Transmission of NV infections occurred year-round in most surveys, and a cold weather peak was observed in 11 of the 12 studies [9]. The detection rate of AGE-related NV infections is significantly greater during the winter compared to the other seasons [40, 41]. This epidemiologic feature of NV has crucial implications regarding the mode of transmission and understanding the etiology of gastroenteritis in children and adults.

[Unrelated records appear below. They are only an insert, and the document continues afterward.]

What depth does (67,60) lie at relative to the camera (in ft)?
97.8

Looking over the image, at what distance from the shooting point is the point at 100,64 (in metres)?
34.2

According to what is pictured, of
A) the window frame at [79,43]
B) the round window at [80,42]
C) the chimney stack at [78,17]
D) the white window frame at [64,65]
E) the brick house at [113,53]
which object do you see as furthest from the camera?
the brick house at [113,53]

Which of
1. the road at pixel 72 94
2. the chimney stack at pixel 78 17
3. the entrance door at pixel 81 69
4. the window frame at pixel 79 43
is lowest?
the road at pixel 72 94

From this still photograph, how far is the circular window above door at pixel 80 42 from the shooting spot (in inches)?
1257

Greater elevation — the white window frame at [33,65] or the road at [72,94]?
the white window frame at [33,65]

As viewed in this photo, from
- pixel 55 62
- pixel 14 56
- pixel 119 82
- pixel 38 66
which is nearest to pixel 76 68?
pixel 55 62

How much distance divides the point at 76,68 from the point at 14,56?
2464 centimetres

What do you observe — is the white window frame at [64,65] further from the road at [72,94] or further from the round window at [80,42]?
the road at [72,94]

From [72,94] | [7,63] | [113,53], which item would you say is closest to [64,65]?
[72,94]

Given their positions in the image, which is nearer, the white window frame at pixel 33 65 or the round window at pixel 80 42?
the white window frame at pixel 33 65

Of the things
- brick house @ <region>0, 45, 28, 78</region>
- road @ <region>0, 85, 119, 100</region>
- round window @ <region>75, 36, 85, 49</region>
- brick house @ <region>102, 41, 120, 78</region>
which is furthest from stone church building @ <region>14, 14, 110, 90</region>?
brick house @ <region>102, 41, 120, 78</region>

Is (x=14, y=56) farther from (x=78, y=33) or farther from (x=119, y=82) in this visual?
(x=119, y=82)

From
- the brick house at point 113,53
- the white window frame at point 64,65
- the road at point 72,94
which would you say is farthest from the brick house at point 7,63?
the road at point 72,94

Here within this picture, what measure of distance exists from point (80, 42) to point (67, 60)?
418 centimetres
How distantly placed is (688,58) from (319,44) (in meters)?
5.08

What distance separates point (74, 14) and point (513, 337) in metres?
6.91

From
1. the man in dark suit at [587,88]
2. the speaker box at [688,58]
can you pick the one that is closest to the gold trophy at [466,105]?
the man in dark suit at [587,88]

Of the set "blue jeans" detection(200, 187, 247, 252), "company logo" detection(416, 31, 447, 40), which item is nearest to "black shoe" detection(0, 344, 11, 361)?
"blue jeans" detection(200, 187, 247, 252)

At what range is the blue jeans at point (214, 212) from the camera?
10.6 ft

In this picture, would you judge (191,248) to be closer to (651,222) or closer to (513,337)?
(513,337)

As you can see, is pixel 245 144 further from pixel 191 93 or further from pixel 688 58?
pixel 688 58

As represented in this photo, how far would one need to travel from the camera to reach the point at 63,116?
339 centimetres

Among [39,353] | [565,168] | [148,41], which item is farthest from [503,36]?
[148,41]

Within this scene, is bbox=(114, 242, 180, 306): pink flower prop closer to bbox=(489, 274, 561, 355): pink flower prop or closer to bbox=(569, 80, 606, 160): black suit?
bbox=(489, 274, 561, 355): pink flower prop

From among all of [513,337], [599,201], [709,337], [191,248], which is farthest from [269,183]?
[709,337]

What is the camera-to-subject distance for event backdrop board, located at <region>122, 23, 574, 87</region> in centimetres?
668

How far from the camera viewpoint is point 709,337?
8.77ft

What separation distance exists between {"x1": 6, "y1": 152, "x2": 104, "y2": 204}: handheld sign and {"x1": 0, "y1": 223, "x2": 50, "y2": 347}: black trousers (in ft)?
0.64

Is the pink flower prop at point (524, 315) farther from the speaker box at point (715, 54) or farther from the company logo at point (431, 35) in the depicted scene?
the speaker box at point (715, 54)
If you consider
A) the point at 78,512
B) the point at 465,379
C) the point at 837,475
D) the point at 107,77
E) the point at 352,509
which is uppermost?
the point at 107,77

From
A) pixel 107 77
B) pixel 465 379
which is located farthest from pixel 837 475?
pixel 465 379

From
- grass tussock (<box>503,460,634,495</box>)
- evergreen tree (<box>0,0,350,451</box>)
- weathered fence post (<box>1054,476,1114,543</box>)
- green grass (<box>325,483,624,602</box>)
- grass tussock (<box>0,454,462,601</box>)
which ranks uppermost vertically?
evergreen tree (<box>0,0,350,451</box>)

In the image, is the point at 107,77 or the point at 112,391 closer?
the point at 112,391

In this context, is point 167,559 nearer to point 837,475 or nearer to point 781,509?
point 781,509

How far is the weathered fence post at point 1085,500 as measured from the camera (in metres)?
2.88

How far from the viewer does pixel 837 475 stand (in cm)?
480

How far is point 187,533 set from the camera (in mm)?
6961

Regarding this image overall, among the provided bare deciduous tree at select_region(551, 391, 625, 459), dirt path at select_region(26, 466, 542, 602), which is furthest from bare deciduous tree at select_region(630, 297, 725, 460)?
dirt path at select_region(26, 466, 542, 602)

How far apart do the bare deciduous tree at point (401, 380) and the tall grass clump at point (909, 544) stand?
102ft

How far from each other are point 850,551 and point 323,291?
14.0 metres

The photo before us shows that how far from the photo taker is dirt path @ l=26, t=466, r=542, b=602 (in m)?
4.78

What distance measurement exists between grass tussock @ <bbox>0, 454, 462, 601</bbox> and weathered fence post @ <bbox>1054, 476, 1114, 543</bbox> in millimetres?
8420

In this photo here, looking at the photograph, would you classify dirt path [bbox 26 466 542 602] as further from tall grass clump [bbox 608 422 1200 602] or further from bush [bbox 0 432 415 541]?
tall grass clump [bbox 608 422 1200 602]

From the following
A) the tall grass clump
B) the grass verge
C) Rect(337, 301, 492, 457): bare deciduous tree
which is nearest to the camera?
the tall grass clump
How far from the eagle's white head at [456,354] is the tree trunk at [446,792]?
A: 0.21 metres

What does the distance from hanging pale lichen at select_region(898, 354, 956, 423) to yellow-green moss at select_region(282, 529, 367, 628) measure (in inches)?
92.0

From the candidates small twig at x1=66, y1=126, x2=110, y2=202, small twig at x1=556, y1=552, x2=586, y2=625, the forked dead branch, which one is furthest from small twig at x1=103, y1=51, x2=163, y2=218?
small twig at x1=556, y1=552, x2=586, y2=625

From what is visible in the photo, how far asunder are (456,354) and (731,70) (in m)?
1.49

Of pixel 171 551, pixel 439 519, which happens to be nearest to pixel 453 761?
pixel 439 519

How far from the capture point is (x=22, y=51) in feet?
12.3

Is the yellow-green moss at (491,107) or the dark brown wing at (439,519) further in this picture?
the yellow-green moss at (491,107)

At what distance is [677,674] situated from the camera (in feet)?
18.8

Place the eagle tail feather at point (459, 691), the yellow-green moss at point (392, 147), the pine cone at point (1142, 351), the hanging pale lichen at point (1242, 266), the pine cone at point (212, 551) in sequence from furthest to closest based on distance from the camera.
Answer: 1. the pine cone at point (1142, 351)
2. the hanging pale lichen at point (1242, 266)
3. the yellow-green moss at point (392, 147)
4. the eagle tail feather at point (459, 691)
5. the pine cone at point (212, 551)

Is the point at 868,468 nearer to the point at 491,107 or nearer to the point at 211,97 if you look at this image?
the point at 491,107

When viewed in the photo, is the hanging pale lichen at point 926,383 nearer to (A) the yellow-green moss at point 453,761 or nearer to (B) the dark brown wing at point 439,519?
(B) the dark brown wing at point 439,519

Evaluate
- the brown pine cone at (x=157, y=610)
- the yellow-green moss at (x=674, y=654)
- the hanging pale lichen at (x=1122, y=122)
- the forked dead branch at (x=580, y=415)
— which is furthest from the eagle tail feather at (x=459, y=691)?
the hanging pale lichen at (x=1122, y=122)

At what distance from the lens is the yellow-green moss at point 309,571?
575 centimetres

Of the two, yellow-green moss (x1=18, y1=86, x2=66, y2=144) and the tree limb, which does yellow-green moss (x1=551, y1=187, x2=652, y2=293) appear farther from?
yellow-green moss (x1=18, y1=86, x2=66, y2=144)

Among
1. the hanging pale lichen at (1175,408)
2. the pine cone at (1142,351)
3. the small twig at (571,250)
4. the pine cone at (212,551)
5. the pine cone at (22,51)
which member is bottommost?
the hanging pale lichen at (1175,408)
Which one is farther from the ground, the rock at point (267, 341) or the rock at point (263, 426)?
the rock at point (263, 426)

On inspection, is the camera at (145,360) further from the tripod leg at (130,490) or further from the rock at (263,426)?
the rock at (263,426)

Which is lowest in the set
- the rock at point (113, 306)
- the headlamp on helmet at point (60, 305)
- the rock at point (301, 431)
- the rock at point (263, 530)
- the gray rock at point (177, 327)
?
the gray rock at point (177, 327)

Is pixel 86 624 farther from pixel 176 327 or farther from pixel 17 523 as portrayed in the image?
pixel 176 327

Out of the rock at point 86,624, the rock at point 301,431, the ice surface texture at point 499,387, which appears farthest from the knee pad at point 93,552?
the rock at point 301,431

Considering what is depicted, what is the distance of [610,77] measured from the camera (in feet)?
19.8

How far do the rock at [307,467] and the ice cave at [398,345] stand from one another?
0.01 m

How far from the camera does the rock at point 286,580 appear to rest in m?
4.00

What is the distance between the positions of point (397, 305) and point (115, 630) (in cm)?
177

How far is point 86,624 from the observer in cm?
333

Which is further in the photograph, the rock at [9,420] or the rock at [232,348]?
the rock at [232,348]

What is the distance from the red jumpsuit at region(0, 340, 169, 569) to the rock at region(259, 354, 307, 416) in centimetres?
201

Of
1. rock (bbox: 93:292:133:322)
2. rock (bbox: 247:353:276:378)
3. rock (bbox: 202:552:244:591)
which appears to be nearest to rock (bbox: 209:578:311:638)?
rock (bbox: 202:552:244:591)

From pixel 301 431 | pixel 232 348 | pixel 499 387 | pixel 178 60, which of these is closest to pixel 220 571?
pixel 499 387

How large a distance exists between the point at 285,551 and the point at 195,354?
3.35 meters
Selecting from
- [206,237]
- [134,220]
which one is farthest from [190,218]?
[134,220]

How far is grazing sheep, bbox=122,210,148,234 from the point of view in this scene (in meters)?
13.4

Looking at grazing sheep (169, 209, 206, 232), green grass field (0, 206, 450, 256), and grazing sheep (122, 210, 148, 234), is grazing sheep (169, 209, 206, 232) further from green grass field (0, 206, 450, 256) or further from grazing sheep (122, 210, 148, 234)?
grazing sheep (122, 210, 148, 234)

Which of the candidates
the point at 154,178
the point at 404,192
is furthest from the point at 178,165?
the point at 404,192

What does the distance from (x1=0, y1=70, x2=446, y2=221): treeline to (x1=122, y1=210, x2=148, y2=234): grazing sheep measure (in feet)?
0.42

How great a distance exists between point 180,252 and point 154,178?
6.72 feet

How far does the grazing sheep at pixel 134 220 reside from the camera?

Human diseases are primarily caused by GI and GII NVs, and most outbreaks are caused by GII.4 strains [42]. The major pandemic genotype of NV in the world was GII.4, also include Taiwan [2, 4]. New GII.4 strains have emerged every 2–3 y over the past decade, and have replaced previously predominant GII.4 strains [43, 44]. In the previous study, it also indicated that NV GII was prevalent in some area only, without GI [45, 46]. The similar result was appeared in this study. Furthermore, it had ever been proved that the major cause of one gastroenteritis outbreak in Taiwan was NV GII.4 (100%, 31/31) only [47]. So we believed that only NV GII.4 did prevalent in the gastroenteritis patients in this study. NV GII.4-2006b was associated with sporadic gastroenteritis and was a globally circulating strain in several countries, including Japan, China, and Italy [4850]. From previous reports [48, 49] and our result, it proved that AGE patients infected with NV GII.4-2006b could be more prevalent in younger children and in winter season. The total GII.4 isolate strains were closely related to the epidemic strain in Taiwan in 2006, the GII.4-2006b pandemic strain in 2006, and the strain in New Orleans (United States) in 2010. It is crucial to emphasize the existence of 2 variants of GII.4 (GII.4-2006b and GII.4-New Orleans) in Taiwan. NV GII.4 variant strains implicated in sporadic gastroenteritis worldwide also occurred in Taiwan, indicating global spread.

Conclusion

In summary, this study is the first to examine NV in sporadic AGE and asymptomatic patients in Taiwan. The results showed that the season and age distribution for NV-positive patients were similar to those in previous NV studies worldwide. Furthermore, our results indicated that epidemic strains of isolated GII.4 were predominant in Taiwan during 2011 and 2012. Systematic surveillance and evidence-based studies are required to determine the transmission pathways and spread of NV.